Boda de invierno en La Estación (Otero de Herreros – Segovia): María & Mikel.
Hay algo especial en las bodas de invierno. La atmósfera íntima, el aire fresco, los tonos suaves del paisaje… y si el lugar es tan espectacular como La Estación en Otero de Herreros, el resultado es sencillamente inolvidable. La boda de María y Mikel fue una celebración llena de estilo, emoción y encanto, en un escenario que fusiona historia, arquitectura industrial y naturaleza segoviana. Una verdadera joya para quienes sueñan con una boda de invierno en La Estación (Otero de Herreros - Segovia).
Preparativos de esta Boda en Segovia con personalidad y mucho estilo
Desde el primer momento, María y Mikel supieron que querían que su boda reflejara quiénes son: elegantes, auténticos y con una sensibilidad especial por los detalles. La elección de La Estación, una finca ubicada en el corazón de Otero de Herreros, no fue casual. Su arquitectura de antigua fábrica restaurada y sus espacios abiertos ofrecieron el ambiente perfecto para una boda invernal diferente.

——

Preguntas del material >>
1. Indica si cada afirmación concuerda con el texto sobre la boda de María y Mikel. Responde sí o no y cita literalmente las palabras del texto que lo deciden.
(a) La Estación se encuentra en Otero de Herreros.
(b) La boda se celebró en verano.
(c) La Estación es un edificio de nueva construcción.
2. Prolonga, por favor, el texto sobre la boda de María y Mikel a partir de su última oración.

——

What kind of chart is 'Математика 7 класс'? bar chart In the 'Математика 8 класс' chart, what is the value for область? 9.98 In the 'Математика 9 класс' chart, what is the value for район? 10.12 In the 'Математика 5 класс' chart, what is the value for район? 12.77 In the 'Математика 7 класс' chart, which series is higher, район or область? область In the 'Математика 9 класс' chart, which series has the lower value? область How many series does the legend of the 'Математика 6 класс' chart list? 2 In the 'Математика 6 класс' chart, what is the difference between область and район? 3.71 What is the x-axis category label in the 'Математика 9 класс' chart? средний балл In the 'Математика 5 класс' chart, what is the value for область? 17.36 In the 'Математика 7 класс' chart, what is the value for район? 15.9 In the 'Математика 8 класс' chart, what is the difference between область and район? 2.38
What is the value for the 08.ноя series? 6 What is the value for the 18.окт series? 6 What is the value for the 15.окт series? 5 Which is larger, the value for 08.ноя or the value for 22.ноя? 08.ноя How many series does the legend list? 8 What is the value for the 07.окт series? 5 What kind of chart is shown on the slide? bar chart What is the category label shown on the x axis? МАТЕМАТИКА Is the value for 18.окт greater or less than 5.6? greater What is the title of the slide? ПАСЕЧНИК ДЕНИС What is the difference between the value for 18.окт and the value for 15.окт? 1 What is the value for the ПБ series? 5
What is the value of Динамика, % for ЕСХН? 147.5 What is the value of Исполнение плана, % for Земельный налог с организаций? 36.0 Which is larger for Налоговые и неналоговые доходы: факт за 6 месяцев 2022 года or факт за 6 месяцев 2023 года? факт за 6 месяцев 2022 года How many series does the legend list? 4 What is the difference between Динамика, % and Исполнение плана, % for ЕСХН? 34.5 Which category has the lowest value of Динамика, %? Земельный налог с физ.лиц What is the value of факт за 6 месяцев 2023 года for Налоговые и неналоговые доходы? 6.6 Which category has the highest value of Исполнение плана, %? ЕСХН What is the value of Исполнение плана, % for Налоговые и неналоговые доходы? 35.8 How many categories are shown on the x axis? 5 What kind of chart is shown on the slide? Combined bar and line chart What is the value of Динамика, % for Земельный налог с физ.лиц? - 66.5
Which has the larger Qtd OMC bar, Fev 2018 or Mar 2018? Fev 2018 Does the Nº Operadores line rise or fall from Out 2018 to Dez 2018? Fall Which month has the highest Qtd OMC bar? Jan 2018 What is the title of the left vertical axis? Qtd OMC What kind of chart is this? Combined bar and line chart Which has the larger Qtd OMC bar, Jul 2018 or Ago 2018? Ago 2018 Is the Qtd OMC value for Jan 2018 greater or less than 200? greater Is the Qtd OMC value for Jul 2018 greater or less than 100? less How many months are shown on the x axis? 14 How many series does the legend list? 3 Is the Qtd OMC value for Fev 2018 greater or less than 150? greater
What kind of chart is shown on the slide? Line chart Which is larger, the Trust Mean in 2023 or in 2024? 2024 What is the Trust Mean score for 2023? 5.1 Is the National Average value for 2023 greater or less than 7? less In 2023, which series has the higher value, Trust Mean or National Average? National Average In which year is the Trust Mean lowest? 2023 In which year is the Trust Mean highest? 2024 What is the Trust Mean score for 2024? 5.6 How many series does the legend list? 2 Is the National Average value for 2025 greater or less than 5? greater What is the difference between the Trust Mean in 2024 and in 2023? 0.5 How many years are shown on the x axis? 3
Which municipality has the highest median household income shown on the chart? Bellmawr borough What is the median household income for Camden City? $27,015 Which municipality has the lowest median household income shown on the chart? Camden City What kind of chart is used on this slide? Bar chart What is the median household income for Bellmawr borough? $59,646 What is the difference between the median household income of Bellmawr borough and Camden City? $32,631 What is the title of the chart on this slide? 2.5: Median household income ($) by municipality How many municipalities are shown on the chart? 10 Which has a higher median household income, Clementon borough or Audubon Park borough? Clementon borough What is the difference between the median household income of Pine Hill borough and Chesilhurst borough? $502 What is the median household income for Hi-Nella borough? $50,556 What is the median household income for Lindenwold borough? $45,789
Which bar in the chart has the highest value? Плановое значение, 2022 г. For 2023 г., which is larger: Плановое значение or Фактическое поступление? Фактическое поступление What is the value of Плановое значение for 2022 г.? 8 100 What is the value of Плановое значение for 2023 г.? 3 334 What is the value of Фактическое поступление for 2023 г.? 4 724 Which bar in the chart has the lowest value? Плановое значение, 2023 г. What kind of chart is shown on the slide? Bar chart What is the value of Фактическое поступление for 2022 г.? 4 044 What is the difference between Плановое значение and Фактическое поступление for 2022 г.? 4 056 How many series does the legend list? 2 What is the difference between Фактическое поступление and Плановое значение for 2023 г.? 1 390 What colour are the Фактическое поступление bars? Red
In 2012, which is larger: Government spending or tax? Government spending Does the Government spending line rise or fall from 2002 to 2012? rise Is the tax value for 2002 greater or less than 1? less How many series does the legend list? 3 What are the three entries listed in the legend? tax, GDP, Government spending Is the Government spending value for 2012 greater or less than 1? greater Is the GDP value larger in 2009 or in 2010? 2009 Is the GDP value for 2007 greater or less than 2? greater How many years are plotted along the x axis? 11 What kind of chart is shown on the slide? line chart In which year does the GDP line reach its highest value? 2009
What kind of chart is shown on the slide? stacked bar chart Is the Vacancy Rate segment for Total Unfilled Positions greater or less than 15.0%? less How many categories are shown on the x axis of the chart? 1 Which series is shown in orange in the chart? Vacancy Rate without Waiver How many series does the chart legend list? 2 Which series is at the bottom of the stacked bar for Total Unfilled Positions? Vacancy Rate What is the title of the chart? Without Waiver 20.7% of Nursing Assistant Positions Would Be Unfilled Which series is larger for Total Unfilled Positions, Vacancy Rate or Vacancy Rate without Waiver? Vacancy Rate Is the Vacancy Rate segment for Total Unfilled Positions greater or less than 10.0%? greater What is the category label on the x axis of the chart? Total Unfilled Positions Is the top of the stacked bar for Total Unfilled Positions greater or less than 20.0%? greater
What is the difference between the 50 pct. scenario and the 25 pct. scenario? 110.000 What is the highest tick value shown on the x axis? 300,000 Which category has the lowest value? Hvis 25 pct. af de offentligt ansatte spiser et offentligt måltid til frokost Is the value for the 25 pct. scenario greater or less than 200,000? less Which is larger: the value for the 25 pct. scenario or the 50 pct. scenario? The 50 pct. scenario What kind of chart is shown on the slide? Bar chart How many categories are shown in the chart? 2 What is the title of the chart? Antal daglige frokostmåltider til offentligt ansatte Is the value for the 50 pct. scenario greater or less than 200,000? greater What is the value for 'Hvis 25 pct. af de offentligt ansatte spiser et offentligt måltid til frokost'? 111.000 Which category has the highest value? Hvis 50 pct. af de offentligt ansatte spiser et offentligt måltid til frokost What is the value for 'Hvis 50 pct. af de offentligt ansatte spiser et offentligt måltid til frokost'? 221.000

——

Resultados >>
1.
(a) Sí: «una finca ubicada en el corazón de Otero de Herreros».
(b) No: «ofrecieron el ambiente perfecto para una boda invernal diferente».
(c) No: «Su arquitectura de antigua fábrica restaurada».

2.
María para su Boda en Segovia se preparó en una de las estancias más encantadoras de la finca. Rodeada de sus seres queridos, lució un vestido de Natalia Carriches Atelier: sencillo, sofisticado y perfectamente acorde a su esencia. Completó su look con zapatos de MIM Shoes, cómodos y elegantes, ideales para un día largo y emocionante.
Mikel, por su parte, optó por un toque rompedor al vestirse en las antiguas instalaciones industriales de la finca, un espacio con alma que contrastaba maravillosamente con su traje a medida de Pugil Store y Silbon. Un detalle original que aportó carácter a su historia y a las imágenes que capturamos.
Una ceremonia emotiva en el corazón de Segovia
La ceremonia religiosa de esta Boda en Segovia se celebró en la iglesia de Otero de Herreros, un lugar con encanto que ofreció la solemnidad y calidez necesarias para un día tan importante. Aunque el cielo estaba gris y el aire frío, las emociones y la felicidad de todos los presentes llenaron el ambiente de calidez.
Tras la ceremonia, los novios y sus invitados regresaron a La Estación, donde comenzaba la verdadera celebración. El lugar, con su mezcla de estética industrial y detalles rústicos, se transformó en un espacio acogedor y sofisticado, ideal para una boda invernal.